石田が所属していた九州産業大といえば、昨年秋も明治神宮大会に出場しているが、そのベンチ入りメンバーに石田の名前はない。試合後に話を聞いてみると、神宮大会のベンチ入りどころか、大学時代に一度も公式戦での登板はなかったと言うのだ。
故障が理由か、と尋ねたところ、単純に「実力がなかった」からだという。昨年の九州産業大は福森耀真(楽天4位)をはじめ、下級生も含めて力のある投手が揃っていたが、それにしても驚きである。
なお、高校時代も故障が多く、最終学年は「ほとんど投げていない」のだとか。そういった事情もあり、この日がなんと高校1年の秋以来となる“公式戦”のマウンドだったと言う。
大学時代の話を聞くと、4年生になるまでは140キロ程度だったストレートが、最終学年の夏以降に体の使い方を変え、一気に145キロ以上までスピードアップしたという。ただ、公式戦の実績が全くない投手が企業チームへ進むことは当然難しく、BCリーグの門を叩くことになった。
本人はこの日の投球について、「ストレートで押してくことができたので80点くらいです。自分は変化球が課題なので、そこはこれから上げていきたいです」と話してくれた。

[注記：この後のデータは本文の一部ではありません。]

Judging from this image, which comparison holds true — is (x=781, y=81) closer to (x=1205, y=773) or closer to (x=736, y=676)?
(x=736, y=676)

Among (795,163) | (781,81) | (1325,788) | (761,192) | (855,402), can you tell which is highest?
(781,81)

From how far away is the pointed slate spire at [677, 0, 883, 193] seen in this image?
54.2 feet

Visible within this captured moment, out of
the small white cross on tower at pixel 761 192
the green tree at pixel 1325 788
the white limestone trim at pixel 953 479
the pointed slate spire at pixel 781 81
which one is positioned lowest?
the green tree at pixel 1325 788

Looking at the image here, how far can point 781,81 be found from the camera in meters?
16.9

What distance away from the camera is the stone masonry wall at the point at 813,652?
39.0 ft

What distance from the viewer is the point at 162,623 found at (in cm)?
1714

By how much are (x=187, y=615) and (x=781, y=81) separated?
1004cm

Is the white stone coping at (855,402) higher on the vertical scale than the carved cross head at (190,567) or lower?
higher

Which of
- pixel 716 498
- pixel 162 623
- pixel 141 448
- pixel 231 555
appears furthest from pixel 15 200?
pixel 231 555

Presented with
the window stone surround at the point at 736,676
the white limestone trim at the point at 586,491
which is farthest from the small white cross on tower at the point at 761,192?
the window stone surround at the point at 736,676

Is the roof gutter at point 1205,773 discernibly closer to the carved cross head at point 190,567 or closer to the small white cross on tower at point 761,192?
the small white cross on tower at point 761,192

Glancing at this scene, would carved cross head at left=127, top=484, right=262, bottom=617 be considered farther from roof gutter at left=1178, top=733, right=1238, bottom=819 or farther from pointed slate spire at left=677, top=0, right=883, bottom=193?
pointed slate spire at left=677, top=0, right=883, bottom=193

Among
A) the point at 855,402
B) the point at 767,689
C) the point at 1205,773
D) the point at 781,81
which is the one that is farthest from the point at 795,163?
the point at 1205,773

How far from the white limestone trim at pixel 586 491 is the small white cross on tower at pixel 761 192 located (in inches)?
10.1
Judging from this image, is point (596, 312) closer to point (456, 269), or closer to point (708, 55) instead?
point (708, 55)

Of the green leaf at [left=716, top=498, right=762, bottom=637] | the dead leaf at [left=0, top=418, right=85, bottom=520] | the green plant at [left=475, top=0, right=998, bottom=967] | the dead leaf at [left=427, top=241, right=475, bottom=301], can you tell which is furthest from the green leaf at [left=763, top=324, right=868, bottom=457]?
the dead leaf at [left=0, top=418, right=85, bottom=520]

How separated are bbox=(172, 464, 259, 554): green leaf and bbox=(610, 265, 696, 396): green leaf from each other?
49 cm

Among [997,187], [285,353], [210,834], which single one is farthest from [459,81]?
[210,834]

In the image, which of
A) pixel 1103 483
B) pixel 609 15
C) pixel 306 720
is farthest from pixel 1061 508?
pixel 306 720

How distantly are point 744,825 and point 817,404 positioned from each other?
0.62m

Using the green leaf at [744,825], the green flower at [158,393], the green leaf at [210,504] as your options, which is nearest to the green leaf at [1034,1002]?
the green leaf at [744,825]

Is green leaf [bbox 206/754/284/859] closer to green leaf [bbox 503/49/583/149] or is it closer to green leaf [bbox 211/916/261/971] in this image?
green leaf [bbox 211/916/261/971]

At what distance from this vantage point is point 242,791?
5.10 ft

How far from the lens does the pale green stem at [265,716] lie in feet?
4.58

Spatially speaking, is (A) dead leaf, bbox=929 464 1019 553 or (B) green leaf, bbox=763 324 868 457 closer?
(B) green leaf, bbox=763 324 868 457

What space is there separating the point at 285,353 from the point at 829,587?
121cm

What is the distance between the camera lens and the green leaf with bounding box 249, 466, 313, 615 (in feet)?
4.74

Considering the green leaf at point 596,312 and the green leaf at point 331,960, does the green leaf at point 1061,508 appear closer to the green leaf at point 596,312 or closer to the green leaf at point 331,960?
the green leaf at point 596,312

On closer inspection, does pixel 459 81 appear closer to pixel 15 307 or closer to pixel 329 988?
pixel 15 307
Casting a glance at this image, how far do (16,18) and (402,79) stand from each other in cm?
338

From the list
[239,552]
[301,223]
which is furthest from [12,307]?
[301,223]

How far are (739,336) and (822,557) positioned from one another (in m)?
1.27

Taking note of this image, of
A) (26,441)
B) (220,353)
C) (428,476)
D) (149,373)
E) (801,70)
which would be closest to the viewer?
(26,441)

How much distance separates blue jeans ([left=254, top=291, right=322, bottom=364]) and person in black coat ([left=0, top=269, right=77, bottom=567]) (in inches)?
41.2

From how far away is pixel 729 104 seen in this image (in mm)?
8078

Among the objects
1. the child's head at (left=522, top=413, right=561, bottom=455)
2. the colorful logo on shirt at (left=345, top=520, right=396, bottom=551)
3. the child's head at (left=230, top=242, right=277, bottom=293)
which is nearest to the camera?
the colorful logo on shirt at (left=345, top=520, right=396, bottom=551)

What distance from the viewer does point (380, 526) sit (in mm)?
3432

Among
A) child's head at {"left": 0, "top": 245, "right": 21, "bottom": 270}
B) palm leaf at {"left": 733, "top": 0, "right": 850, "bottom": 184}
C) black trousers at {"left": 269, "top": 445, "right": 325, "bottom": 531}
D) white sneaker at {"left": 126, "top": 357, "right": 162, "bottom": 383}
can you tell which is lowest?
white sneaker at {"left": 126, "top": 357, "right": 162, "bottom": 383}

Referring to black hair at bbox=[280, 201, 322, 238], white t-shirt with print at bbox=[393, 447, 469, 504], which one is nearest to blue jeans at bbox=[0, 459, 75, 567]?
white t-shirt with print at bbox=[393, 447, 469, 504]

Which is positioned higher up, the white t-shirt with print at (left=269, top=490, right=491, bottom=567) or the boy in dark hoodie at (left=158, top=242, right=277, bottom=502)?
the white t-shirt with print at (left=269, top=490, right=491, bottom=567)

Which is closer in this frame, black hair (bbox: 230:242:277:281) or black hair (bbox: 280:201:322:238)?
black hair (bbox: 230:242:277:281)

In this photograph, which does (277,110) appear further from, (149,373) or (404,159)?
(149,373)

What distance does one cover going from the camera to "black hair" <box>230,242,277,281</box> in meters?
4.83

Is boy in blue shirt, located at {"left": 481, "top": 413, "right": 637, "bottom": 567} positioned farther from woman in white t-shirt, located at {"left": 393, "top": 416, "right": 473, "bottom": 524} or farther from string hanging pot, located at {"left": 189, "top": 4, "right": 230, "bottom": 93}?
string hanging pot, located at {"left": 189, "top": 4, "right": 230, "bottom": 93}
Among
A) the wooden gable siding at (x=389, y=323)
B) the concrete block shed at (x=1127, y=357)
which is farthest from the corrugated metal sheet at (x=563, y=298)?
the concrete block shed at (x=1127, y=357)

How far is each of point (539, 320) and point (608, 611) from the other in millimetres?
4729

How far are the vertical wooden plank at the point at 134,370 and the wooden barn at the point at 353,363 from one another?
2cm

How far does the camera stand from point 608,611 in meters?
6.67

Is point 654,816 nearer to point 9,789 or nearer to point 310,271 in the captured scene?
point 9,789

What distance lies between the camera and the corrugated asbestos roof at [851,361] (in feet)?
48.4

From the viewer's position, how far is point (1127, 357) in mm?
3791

この日投げた変化球はスライダーとチェンジアップが1球ずつの合計2球ということもあって、強い印象を残すことはなかった。しかし、この日見せた10球のストレートは、そんな課題が小さいものに感じるくらいの魅力を感じさせた。
この日のようなピッチングを続けることができれば、昨年の松岡と近い順位での指名も十分に考えられる。180センチ・70キロという細身の体を考えても、これからの成長もまだまだ期待することができるだろう。
ドラフト会議まであと約4カ月…。今後の石田のピッチングにぜひ注目してもらいたい。